Reading text.
§ §

As I get local beeswax, the price is good. However for wicks...mmmm I was just talking to my son about our upcoming projects for home school and making candles is one of them. Kite string is a choice as it is cotton string, definitely cheap and then you soak it in borax plus table salt...now that is easy enough. 

How to Make Your Own Wicks for Candles | eHow.com

I discussed with my son the cost of the candles made with beeswax...mmm Ok so I gave that some thought. You know those little tin cans that tomato paste comes in? Take something sharp and make a tiny hole big enough to thread that homemade wick through a clean one in the direct center. Then you will want to thread the end of the wick through that hole, tying a temp knot on that end. Then you take the end that comes up from the bottom inside that can and you tie it to a cross bar which could be a pencil, stick or so on that sits horizontally across the top of the can. Simply melt the wax in a double broiler set up or a pan with a can inside so it does not mess up your pans is a good option. Once it is melted let cool just a little and pour carefully into the can til it is full. You can then let it cool, cut that knot on the bottom but leave some wick out and slide it out carefully when it is done...You get a nice pillar candle. Use a bigger can for a bigger pillar size.

Candle Making - Pillar Candles - How To Make a Basic Molded Pillar Candles

As for making the dipping candles...This was a cute easy way to do it. Again if you make the wicks and use a stick...this is pretty cheap to make. This sounds like fun and you can add candle safe scents...

Learn to Make Hand Dipped Candles


----------



## RedDirt Cowgirl (Sep 21, 2010)

The biggest thing for me in candlemaking was the real wicking. Making do with string can be a fun kid craft, but IMO it wastes the whole works by weak and uneven burning. I loved learning about different kinds of wicks used in history (uh, like in the 60's when lead-core wicks were just the thing for sand candles) and felt like my candles were real, not just a playtime thing.

And while dipping is engaging, nothing beat the anticipation and excitement of breaking out of bed in the morning to turn out the molds filled the night before. Unless it was setting light to your latest idea.

What a great experience to give your kids!


----------

§ §

Supplied records.
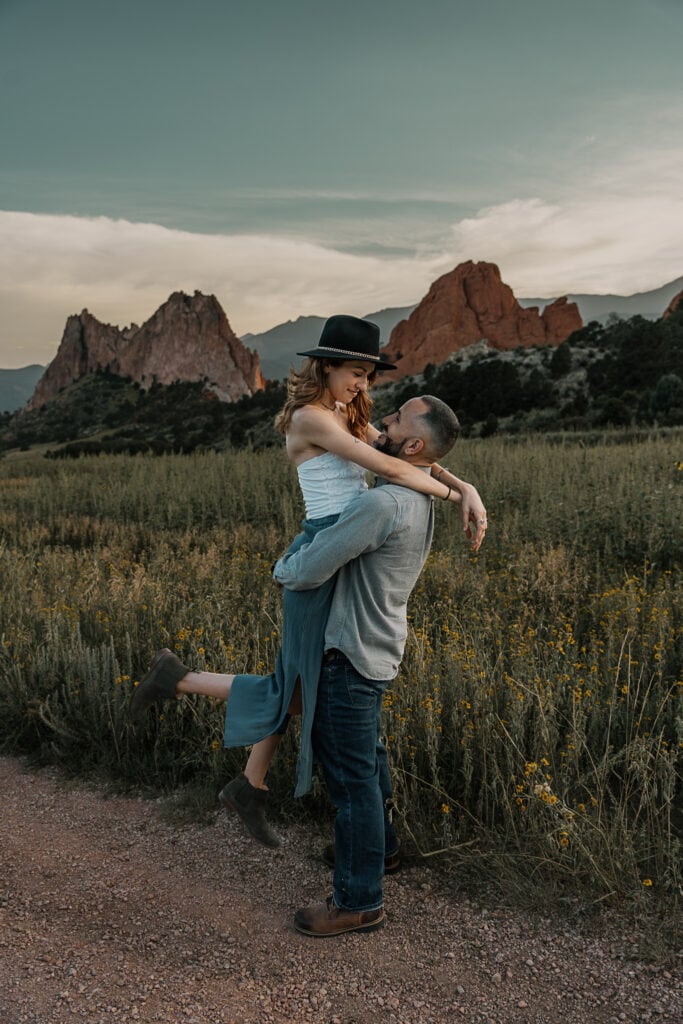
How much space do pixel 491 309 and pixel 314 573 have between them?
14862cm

§ §

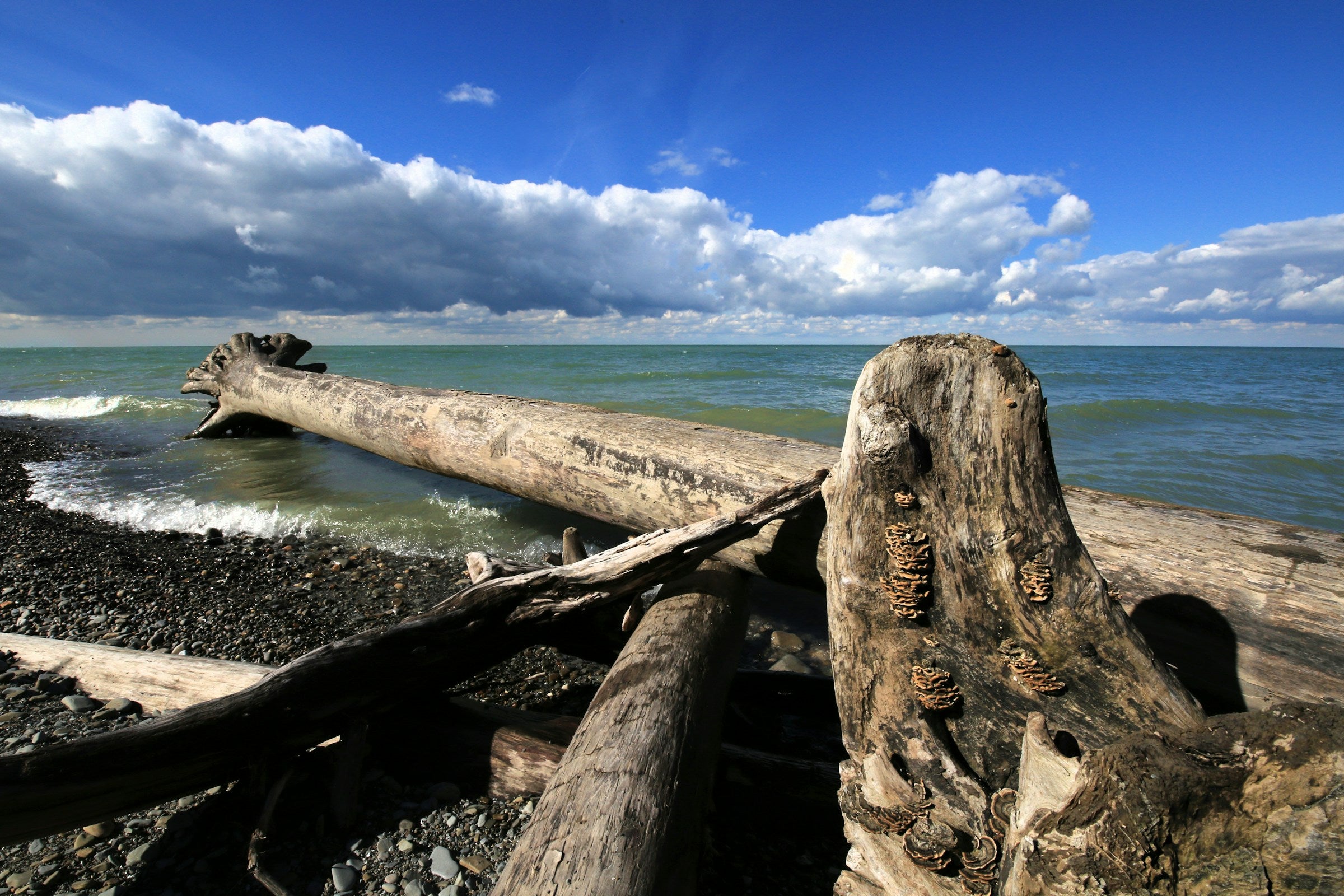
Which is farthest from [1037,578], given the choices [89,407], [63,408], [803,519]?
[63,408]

§ §

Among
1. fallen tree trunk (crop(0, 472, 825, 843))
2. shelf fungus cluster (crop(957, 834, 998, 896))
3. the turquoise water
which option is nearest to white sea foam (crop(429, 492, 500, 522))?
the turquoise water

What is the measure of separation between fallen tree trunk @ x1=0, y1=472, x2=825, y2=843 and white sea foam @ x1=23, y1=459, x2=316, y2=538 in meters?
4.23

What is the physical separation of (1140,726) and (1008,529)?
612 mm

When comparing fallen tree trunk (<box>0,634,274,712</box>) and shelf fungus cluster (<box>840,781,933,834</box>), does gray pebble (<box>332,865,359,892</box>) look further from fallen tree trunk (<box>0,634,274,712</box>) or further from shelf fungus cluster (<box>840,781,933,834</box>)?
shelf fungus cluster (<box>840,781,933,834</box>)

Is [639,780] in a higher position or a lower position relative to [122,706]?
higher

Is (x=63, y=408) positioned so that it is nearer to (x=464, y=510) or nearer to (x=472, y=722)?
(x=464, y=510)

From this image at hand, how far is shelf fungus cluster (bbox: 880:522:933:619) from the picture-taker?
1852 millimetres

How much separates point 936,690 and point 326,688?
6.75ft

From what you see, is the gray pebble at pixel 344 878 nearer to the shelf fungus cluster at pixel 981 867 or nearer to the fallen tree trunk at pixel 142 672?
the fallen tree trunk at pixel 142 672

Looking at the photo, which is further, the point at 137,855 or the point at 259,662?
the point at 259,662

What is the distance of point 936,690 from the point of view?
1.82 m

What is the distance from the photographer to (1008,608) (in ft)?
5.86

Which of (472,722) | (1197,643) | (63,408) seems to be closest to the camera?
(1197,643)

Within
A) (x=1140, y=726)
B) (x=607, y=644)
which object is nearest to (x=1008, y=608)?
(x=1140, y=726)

§ §

Directives.
a) In the candle-making thread, retype everything from "## RedDirt Cowgirl" down to "a playtime thing.".
b) According to the candle-making thread, what should the kite string be soaked in?
c) Does each statement below agree with the candle-making thread? Answer yes or no for each, and quote the words from the thread that decide it.
(i) The first poster gets beeswax locally.
(ii) RedDirt Cowgirl says string wicks burn evenly.
(iii) A bigger can gives a bigger pillar candle.
The rows stand apart from the candle-making thread.

Final answers.
a)
## RedDirt Cowgirl (Sep 21, 2010)

The biggest thing for me in candlemaking was the real wicking. Making do with string can be a fun kid craft, but IMO it wastes the whole works by weak and uneven burning. I loved learning about different kinds of wicks used in history (uh, like in the 60's when lead-core wicks were just the thing for sand candles) and felt like my candles were real, not just a playtime thing.

b) Borax plus table salt.

c)
(i) Yes: "As I get local beeswax, the price is good."
(ii) No: "it wastes the whole works by weak and uneven burning."
(iii) Yes: "Use a bigger can for a bigger pillar size."